The type of medical treatment Charlie would have received is also known as compassionate medicine, which is the administration of drugs or treatments not approved by the FDA. It is used as a last resort on patients who have essentially run out of options. But hospitals have reservations about resorting to compassionate medicine because of the extreme risks it runs.
This makes the balance of power between the parents and the hospital an especially difficult one to strike; while a system which gives power to the parents often pressures doctors to perform treatments that they feel are a misdirected use of resources, a system like the one that Charlie’s parents claim condemned their son to death takes away the freedom of a patient to choose his or her medical options. The law essentially makes ethical decisions based on medical conjecture.
In an attempt to use public support to sway his doctors, Charlie’s parents raised over $2,000,000 on their GoFundMe online fundraiser, received support from President Trump and Pope Francis, and obtained an invitation from the New York Presbyterian Hospital and Columbia University Irving Medical Center to evaluate Charlie and carry out the experimental treatment, either in New York or in London.
Despite this popular support, the British government was able to block Charlie from receiving treatment in New York. Though Charlie’s condition at the time made it more than likely that nucleosome transfer wouldn’t make a difference in his life, his parents should have had the right to accept treatments even with a limited chance of success, given a few provisions. One is that parents should understand and accept the fact that compassionate medicine is nearly synonymous with risk. Doctors must take on the task of informing them about all exhaustible options so that the parents can make rational decisions.
Following that, the government should be kept as a third party with limited involvement in order to allow it to focus on streamlining the official drug approval process while also bypassing the socialized medicine argument. Compassionate medicine should not find itself dependent on public funds.

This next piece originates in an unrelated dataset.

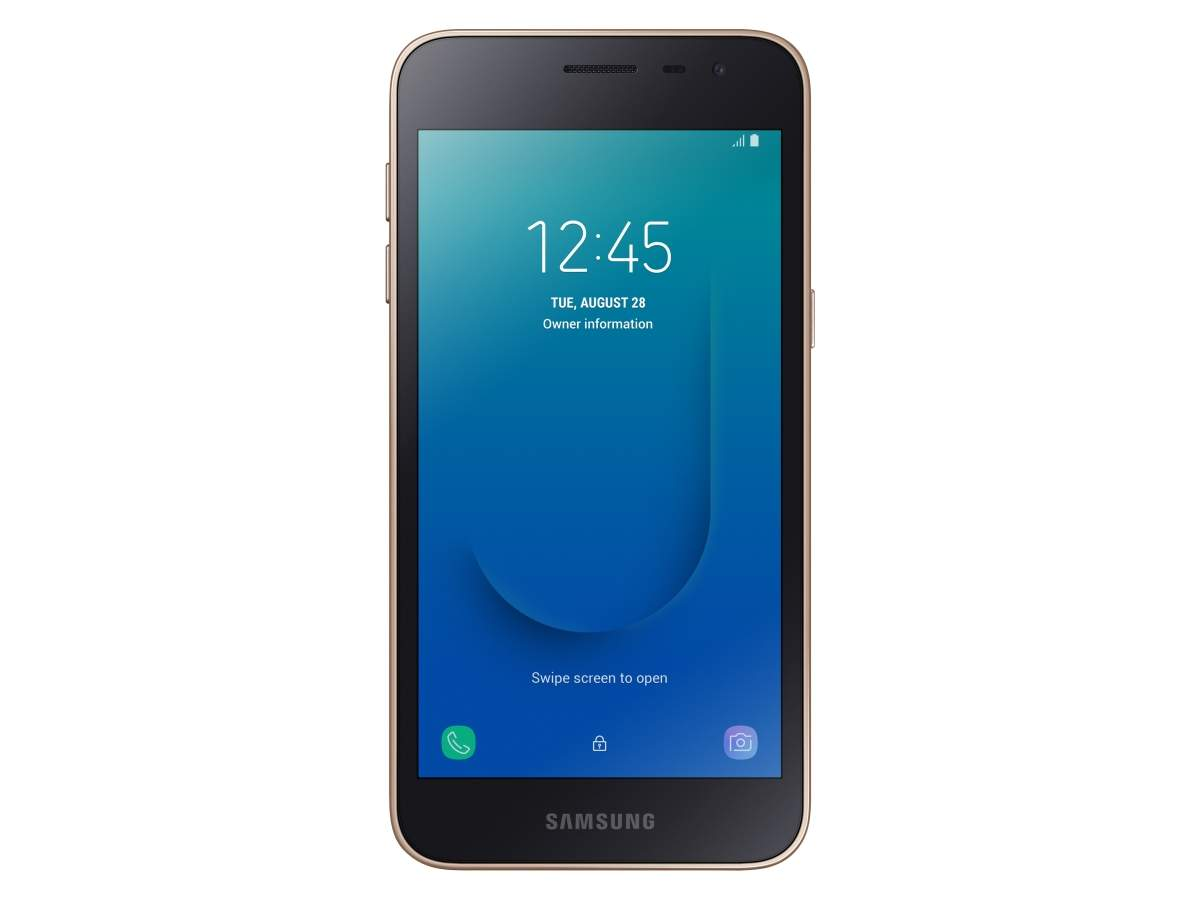 Samsung Galaxy J2 Core running Android Go debuts in India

Unfortunately, all of the support Charlie received online also reveals how compassionate medicine’s projected legacy has been pushed and pulled to fit political agendas. Republicans such as House Speaker Paul Ryan are attempting to use Charlie’s stories in order to dismantle the Obama administration’s healthcare system. Ryan recently tweeted, “Health care should be between patients and doctors. Government has no place in the life or death business.” Vice President Mike Pence attributed his death to “all the talk on the left.” Yet note that ultimately, it wasn’t the British government that condemned Charlie to die, but the combined efforts and professional advice of the doctors and the hospitals that treated him.
Using him as a poster boy against government involvement in healthcare purposefully discounts the nuances of his story. The crux of Charlie’s story and the heart of medicine as a whole does not have to do with the morals of public healthcare. It has to do with parents and the law being able to reach a common ground and the definition of a child’s best interest.